Dans une scène, les enfants ainsi que d’autres réfugiés clandestins sont amoncelés dans une prison de fortune faite de rondins de bois dont l’écart entre chaque tronc apporte une relativité significative à la notion même de « prison » puisque un adulte pourrait les passer. Seulement, il n’y a que Somira et Shafi pour les franchir alors même que les adultes présents les somment de revenir par crainte de ce qui pourrait leur arriver s’ils étaient repérés. L’image permet de saisir que nulle n’est pire prison que celle à laquelle on se croit condamné et, dans le film, il faut le rappeler, cette condamnation ne tient qu’à la négation (pourtant impossible) de l’existence réelle de personnes. Outre l’incarnation d’une forme d’abnégation devant l’arbitraire et d’une peur certaine ressenties par les adultes, cette scène rejoint l’idée du « mouvement vers » qui anime les deux enfants d’une manière viscérale. Ensemble, ils doivent rejoindre leurs proches en Malaisie. Peu importe les frontières illusoires, peu importe les prisons chimériques, la géopolitique n’a aucun poids face à la volonté d’enfants.

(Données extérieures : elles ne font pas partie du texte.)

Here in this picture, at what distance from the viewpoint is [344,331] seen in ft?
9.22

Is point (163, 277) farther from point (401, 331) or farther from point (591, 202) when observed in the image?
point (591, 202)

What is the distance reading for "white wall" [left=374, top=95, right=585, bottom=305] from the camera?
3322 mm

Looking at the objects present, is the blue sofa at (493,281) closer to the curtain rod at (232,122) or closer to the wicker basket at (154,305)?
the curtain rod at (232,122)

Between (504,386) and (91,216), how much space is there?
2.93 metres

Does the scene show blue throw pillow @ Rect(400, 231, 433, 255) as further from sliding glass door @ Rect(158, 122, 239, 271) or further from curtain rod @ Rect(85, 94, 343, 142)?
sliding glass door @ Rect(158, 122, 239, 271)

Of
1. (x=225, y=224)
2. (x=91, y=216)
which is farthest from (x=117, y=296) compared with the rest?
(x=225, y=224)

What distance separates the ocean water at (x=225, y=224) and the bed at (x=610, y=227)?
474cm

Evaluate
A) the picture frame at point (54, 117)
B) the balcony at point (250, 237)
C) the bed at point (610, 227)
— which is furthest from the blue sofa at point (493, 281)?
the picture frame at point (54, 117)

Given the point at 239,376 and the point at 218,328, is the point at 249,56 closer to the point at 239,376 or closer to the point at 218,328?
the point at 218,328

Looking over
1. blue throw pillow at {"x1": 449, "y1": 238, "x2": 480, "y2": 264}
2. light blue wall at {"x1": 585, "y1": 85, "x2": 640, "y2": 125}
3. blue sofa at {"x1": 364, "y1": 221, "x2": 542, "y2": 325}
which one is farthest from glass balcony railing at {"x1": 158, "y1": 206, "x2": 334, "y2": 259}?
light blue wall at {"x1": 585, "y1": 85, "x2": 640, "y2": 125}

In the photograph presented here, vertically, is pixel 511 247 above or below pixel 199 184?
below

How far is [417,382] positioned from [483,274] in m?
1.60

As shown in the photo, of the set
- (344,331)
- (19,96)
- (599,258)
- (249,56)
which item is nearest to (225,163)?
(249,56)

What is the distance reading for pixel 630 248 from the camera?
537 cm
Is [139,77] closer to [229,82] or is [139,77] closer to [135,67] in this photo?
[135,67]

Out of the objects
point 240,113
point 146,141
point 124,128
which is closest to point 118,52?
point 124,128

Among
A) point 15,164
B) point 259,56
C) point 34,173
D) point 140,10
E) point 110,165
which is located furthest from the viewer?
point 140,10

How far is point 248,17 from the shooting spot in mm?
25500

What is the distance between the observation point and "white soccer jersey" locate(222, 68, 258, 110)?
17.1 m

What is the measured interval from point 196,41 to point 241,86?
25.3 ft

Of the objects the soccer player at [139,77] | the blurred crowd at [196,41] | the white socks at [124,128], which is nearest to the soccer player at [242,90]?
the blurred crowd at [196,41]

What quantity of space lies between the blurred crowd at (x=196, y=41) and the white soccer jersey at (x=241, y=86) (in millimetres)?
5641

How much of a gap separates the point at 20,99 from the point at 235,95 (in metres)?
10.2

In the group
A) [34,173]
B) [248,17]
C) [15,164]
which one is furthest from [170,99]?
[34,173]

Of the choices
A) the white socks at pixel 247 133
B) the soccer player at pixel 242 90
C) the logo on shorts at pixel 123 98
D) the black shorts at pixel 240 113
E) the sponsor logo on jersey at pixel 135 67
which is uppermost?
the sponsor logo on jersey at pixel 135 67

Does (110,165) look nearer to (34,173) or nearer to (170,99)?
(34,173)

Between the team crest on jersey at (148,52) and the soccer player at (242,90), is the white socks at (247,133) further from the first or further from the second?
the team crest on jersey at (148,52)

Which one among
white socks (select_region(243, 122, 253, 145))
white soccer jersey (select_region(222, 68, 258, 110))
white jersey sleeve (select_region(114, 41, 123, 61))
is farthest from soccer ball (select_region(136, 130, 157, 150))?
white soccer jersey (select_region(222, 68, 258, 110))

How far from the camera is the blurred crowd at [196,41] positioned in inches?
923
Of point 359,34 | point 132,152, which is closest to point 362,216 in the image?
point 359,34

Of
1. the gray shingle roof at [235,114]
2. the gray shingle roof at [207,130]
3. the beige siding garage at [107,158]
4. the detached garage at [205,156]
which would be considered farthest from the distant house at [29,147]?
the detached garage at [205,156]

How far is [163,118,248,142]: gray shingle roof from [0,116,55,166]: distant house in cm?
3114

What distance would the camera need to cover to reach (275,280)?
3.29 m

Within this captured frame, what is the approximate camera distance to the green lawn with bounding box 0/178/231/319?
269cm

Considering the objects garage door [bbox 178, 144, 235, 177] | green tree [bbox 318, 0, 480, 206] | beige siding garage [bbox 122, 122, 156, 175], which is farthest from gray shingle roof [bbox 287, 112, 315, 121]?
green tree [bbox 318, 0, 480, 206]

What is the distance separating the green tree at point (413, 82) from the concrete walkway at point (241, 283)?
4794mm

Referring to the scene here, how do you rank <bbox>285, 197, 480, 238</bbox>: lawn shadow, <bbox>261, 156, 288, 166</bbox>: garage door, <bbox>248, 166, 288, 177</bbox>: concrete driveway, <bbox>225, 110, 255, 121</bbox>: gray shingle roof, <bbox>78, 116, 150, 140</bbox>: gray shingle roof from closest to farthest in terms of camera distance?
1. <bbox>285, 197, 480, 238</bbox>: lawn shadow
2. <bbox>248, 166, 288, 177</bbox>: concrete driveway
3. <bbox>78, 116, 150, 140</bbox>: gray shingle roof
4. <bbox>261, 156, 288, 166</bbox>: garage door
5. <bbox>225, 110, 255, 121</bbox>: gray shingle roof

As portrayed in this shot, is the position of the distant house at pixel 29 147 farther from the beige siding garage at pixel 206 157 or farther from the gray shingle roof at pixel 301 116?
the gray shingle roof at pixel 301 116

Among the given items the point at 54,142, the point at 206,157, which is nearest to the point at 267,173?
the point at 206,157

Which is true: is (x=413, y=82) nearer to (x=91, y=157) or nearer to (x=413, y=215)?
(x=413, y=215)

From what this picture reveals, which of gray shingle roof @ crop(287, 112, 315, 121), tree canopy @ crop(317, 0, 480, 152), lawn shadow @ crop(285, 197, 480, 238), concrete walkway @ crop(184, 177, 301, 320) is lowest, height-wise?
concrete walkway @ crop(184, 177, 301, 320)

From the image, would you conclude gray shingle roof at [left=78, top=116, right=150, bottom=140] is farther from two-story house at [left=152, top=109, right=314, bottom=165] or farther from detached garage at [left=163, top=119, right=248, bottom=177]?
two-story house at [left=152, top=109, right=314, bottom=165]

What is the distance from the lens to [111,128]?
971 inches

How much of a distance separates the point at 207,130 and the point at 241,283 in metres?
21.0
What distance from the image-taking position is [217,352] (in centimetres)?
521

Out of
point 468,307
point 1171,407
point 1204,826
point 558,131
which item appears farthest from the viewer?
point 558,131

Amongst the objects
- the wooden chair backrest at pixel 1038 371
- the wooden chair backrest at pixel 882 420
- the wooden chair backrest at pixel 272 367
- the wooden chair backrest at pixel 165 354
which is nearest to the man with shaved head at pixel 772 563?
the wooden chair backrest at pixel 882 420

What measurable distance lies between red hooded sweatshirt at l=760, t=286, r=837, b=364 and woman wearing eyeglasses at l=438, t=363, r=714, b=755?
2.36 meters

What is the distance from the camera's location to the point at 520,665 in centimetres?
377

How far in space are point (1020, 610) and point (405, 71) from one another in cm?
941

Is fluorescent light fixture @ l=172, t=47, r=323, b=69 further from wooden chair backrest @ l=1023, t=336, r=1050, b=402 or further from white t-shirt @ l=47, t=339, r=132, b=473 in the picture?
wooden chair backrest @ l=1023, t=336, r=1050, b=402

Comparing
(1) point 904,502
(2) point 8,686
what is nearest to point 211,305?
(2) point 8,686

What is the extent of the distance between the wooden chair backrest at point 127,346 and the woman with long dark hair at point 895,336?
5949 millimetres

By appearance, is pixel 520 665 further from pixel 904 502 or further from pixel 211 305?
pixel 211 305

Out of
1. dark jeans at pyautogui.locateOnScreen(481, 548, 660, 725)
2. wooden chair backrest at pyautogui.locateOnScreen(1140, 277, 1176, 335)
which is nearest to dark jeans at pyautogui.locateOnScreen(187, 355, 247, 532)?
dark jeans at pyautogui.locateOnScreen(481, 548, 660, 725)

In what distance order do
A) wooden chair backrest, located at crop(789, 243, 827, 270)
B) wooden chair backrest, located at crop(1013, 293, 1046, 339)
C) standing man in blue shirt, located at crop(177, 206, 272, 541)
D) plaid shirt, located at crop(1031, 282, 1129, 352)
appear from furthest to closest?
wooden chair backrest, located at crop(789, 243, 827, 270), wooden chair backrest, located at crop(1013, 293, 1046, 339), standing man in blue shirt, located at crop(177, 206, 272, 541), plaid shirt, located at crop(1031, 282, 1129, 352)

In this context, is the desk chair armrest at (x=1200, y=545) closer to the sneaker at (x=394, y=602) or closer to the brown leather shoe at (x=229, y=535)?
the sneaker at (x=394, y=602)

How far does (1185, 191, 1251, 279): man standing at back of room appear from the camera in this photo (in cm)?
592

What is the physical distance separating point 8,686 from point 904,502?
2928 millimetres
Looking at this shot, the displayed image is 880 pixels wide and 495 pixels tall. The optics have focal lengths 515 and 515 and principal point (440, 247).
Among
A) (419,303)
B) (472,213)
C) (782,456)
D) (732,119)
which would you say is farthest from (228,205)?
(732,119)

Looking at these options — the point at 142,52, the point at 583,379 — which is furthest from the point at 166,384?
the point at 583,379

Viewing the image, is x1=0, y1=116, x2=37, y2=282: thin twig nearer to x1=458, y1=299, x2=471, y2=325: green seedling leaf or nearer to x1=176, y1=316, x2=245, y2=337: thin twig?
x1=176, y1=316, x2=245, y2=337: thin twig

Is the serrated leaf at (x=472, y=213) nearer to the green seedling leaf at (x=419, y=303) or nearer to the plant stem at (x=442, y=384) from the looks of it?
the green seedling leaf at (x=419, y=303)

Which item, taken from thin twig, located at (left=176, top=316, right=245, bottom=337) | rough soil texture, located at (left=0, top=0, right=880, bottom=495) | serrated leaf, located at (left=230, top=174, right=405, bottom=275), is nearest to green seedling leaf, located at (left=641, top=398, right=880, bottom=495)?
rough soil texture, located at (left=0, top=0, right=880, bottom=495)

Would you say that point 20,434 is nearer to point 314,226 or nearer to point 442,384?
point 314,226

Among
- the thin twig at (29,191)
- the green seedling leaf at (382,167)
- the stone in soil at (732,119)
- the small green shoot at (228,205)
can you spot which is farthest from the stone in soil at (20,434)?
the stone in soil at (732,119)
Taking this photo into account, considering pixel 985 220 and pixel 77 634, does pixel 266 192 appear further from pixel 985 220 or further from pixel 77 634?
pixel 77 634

Si, comme déjà évoqué précédemment, centrer le récit autour d’une fillette de 9 ans et d’un jeune garçon de 4 ans n’est pas pour Akio Fujimoto un prétexte permettant l’amplification des violences exprimées dans son film, il s’avère que cela lui permet néanmoins de donner une vision plus poétique de la foi. En filmant une enfant et son petit frère en fuite pour rejoindre une partie de leur famille ayant trouvé refuge en Malaisie et ce, peu importe les dangers, peu importe la cruauté et l’absurdité qui se dressent sur leur chemin, le réalisateur japonais donne à ressentir par l’image non pas une volonté à être mais bien la présentification de leurs existences effectives. Les enfants, par leur présence, n’avancent pas leur droit pour exister, ils sont. Et, bien que la religion soit centrale dans le génocide subi par les rohingyas – et, également présente dans Les Fleurs du Manguier, les enfants mis en scène sont porteurs d’une foi plus grande parce qu’universelle : l’espoir.
Lorsqu’ils sont tous deux abrités dans les ruines pour s’accorder un temps de repos, ils plantent ensemble des noyaux de manguiers et, à toutes les questions posées par Shafi débutant par un « Quand… ? », Somira lui répond « Un jour ». Ce n’est donc pas tant un moment précis dans l’avenir qui importe mais bien le fait que l’avenir est une certitude pour eux.

10
Une des belles singularités cinématographiques (elles sont nombreuses) du film Les Fleurs du Manguier (et c’est, il faut bien l’avouer, volontairement que nous le citons à chaque fois en langue rohingya, Harà Watan) c’est d’avoir une structure en écho. Des reprises de motifs qui reviennent durant le film mais jamais à l’identique parce que modifié par le regard, les actes, des adultes.
Ainsi, les scènes de jeux des enfants, les équivalents de « Cache-cache » et de « 1,2,3, Soleil » sont repris dans les scènes où ils doivent justement se cacher ou fuir les dangers alentours.
Il en est de même pour la fin du film, une couleur présente dans l’intégralité du film est reprise, différemment, une voix déjà entendue vient se superposer à celle prononcée pendant le décompte final, là aussi d’une manière légèrement différente. Et c’est, en plus d’autres éléments placés sous silence ici pour ne rien gâcher de la portée poétique des derniers instants, quelques secondes après la dernière image donnée à voir, juste avant le générique, pendant un carton noir, que les deux voix viennent signifier leur existences et, dès lors, leur immortalité sensible et cinématographique.
Je ferme les yeux. Je m’imagine là-bas, avec eux. Non, je ne les oublierai pas. Je les garde au fond de mon cœur. Je resterai près d’eux. Près de vous. Je ne serai pas votre fardeau ni votre chagrin. Je serai votre solution. Tôt ou tard.